» **TEXTO DO DOCUMENTO**
Excelente texto. Mais um motivo pra eu gostar desse racha do C13. É óbvio que as coisas não vão melhorar com o racha, mas pelo menos os times que estiverem jogando bem tem mais chance de negociar melhor seus direitos de imagem.

Emanuel disse...

Obrigado pelo comentário.

Acompanho atentamente toda esta novela do racha do Clube dos Treze.

Espero que a realidade do futebol brasileiro comece a mudar, contudo acho improvável que venha a acontecer...

Unknown disse...

Olá, sou pesquisador na área de comunicação e estou fazendo um artigo sobre a briga entre Globo e Record pelos direitos do Brasileirão. A sua monografia sobre o tema pode ajudar bastante na minhs monografia, pois contem dados importantes. Você poderia me ceder uma cópia por e-mail?

Emanuel disse...

Olá, Carlos

A monografia é de 2008, portanto, está desatualizada em relação à recente discussão em torno do não cumprimento do acordo com o Cade.

Pretendo atualizar o trabalho, já comentando as confusões entre Clube dos 13/Cade x CBF/Globo.

De qualquer modo, a monografia pode servir como suporte ao fundamento teórico.

Envio o trabalho para qual endereço eletrônico?

Agradeço o interesse.

Abraço

Unknown disse...

O meu e-mail é carlospfs@gmail.com. Obrigado pela atenção. Continue pesquisando o tema, pois dá uma boa dissertação.

» **INSTRUÇÕES DO EXERCÍCIO**
Reproduza palavra por palavra, do início ao fim, os comentários sobre o racha do Clube dos Treze. Os dados não têm nenhuma relação com os comentários sobre o racha do Clube dos Treze.

» **DADOS ABAIXO**
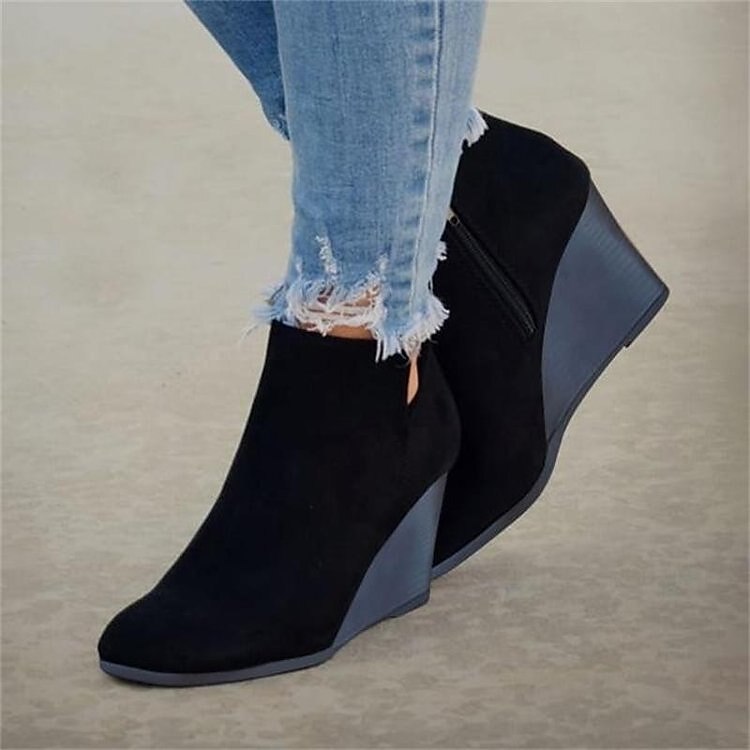 botine de damă cu pană cu imprimeu leopard - ideale pentru ținute casual, ieșiri de noapte și moda la modă de toamnă 2025 - $54.99 –P4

» **TAREFA CONCLUÍDA**
Excelente texto. Mais um motivo pra eu gostar desse racha do C13. É óbvio que as coisas não vão melhorar com o racha, mas pelo menos os times que estiverem jogando bem tem mais chance de negociar melhor seus direitos de imagem.

Emanuel disse...

Obrigado pelo comentário.

Acompanho atentamente toda esta novela do racha do Clube dos Treze.

Espero que a realidade do futebol brasileiro comece a mudar, contudo acho improvável que venha a acontecer...

Unknown disse...

Olá, sou pesquisador na área de comunicação e estou fazendo um artigo sobre a briga entre Globo e Record pelos direitos do Brasileirão. A sua monografia sobre o tema pode ajudar bastante na minhs monografia, pois contem dados importantes. Você poderia me ceder uma cópia por e-mail?

Emanuel disse...

Olá, Carlos

A monografia é de 2008, portanto, está desatualizada em relação à recente discussão em torno do não cumprimento do acordo com o Cade.

Pretendo atualizar o trabalho, já comentando as confusões entre Clube dos 13/Cade x CBF/Globo.

De qualquer modo, a monografia pode servir como suporte ao fundamento teórico.

Envio o trabalho para qual endereço eletrônico?

Agradeço o interesse.

Abraço

Unknown disse...

O meu e-mail é carlospfs@gmail.com. Obrigado pela atenção. Continue pesquisando o tema, pois dá uma boa dissertação.